» **Directions**:
Could you transcribe all of the data word for word?

(Collected data)

##############################

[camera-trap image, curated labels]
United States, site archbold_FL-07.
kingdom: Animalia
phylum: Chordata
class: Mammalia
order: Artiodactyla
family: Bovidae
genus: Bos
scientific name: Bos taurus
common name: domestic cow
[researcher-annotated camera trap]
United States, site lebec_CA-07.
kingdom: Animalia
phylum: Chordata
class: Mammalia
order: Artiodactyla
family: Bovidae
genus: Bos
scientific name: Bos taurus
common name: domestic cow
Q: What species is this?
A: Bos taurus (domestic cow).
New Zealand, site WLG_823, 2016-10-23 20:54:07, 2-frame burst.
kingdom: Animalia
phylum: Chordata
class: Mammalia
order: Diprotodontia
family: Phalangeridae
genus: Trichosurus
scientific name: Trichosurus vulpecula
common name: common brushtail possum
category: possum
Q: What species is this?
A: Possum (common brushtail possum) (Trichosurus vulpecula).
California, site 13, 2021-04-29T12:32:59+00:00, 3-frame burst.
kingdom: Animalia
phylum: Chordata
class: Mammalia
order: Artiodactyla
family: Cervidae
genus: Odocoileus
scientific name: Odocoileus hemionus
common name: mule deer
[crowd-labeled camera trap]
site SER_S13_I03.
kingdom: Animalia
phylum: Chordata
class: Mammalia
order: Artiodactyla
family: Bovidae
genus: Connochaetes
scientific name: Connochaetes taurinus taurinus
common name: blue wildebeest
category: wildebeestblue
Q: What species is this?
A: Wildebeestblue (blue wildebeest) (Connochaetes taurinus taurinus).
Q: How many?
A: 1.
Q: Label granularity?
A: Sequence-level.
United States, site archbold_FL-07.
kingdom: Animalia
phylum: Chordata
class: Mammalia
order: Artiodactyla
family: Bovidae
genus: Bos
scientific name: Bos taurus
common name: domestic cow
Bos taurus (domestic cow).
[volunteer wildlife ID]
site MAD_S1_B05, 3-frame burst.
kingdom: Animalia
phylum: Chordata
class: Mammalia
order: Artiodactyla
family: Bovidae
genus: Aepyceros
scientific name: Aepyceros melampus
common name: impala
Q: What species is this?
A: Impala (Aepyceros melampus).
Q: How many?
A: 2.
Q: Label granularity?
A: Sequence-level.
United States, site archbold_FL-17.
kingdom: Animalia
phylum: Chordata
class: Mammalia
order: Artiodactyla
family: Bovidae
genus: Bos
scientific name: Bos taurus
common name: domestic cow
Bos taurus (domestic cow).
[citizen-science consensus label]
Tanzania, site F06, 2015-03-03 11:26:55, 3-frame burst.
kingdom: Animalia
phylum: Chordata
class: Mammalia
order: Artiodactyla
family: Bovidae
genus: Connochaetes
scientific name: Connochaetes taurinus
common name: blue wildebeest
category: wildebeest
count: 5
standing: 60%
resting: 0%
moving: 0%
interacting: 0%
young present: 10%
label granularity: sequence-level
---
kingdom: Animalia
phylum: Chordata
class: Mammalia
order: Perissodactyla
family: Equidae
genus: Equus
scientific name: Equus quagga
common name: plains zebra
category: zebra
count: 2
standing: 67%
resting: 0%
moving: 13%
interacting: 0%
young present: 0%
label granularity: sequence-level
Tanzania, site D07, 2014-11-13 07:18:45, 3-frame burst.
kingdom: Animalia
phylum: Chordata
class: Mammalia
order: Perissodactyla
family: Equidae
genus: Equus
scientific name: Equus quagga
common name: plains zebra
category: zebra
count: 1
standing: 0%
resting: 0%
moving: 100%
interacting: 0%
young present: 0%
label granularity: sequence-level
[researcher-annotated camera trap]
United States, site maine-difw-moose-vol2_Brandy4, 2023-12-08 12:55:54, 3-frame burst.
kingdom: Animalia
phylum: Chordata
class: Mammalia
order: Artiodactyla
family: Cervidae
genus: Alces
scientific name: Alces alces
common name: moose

##############################

» **Completed exercise**:
[camera-trap image, curated labels]
United States, site archbold_FL-07.
kingdom: Animalia
phylum: Chordata
class: Mammalia
order: Artiodactyla
family: Bovidae
genus: Bos
scientific name: Bos taurus
common name: domestic cow
[researcher-annotated camera trap]
United States, site lebec_CA-07.
kingdom: Animalia
phylum: Chordata
class: Mammalia
order: Artiodactyla
family: Bovidae
genus: Bos
scientific name: Bos taurus
common name: domestic cow
Q: What species is this?
A: Bos taurus (domestic cow).
New Zealand, site WLG_823, 2016-10-23 20:54:07, 2-frame burst.
kingdom: Animalia
phylum: Chordata
class: Mammalia
order: Diprotodontia
family: Phalangeridae
genus: Trichosurus
scientific name: Trichosurus vulpecula
common name: common brushtail possum
category: possum
Q: What species is this?
A: Possum (common brushtail possum) (Trichosurus vulpecula).
California, site 13, 2021-04-29T12:32:59+00:00, 3-frame burst.
kingdom: Animalia
phylum: Chordata
class: Mammalia
order: Artiodactyla
family: Cervidae
genus: Odocoileus
scientific name: Odocoileus hemionus
common name: mule deer
[crowd-labeled camera trap]
site SER_S13_I03.
kingdom: Animalia
phylum: Chordata
class: Mammalia
order: Artiodactyla
family: Bovidae
genus: Connochaetes
scientific name: Connochaetes taurinus taurinus
common name: blue wildebeest
category: wildebeestblue
Q: What species is this?
A: Wildebeestblue (blue wildebeest) (Connochaetes taurinus taurinus).
Q: How many?
A: 1.
Q: Label granularity?
A: Sequence-level.
United States, site archbold_FL-07.
kingdom: Animalia
phylum: Chordata
class: Mammalia
order: Artiodactyla
family: Bovidae
genus: Bos
scientific name: Bos taurus
common name: domestic cow
Bos taurus (domestic cow).
[volunteer wildlife ID]
site MAD_S1_B05, 3-frame burst.
kingdom: Animalia
phylum: Chordata
class: Mammalia
order: Artiodactyla
family: Bovidae
genus: Aepyceros
scientific name: Aepyceros melampus
common name: impala
Q: What species is this?
A: Impala (Aepyceros melampus).
Q: How many?
A: 2.
Q: Label granularity?
A: Sequence-level.
United States, site archbold_FL-17.
kingdom: Animalia
phylum: Chordata
class: Mammalia
order: Artiodactyla
family: Bovidae
genus: Bos
scientific name: Bos taurus
common name: domestic cow
Bos taurus (domestic cow).
[citizen-science consensus label]
Tanzania, site F06, 2015-03-03 11:26:55, 3-frame burst.
kingdom: Animalia
phylum: Chordata
class: Mammalia
order: Artiodactyla
family: Bovidae
genus: Connochaetes
scientific name: Connochaetes taurinus
common name: blue wildebeest
category: wildebeest
count: 5
standing: 60%
resting: 0%
moving: 0%
interacting: 0%
young present: 10%
label granularity: sequence-level
---
kingdom: Animalia
phylum: Chordata
class: Mammalia
order: Perissodactyla
family: Equidae
genus: Equus
scientific name: Equus quagga
common name: plains zebra
category: zebra
count: 2
standing: 67%
resting: 0%
moving: 13%
interacting: 0%
young present: 0%
label granularity: sequence-level
Tanzania, site D07, 2014-11-13 07:18:45, 3-frame burst.
kingdom: Animalia
phylum: Chordata
class: Mammalia
order: Perissodactyla
family: Equidae
genus: Equus
scientific name: Equus quagga
common name: plains zebra
category: zebra
count: 1
standing: 0%
resting: 0%
moving: 100%
interacting: 0%
young present: 0%
label granularity: sequence-level
[researcher-annotated camera trap]
United States, site maine-difw-moose-vol2_Brandy4, 2023-12-08 12:55:54, 3-frame burst.
kingdom: Animalia
phylum: Chordata
class: Mammalia
order: Artiodactyla
family: Cervidae
genus: Alces
scientific name: Alces alces
common name: moose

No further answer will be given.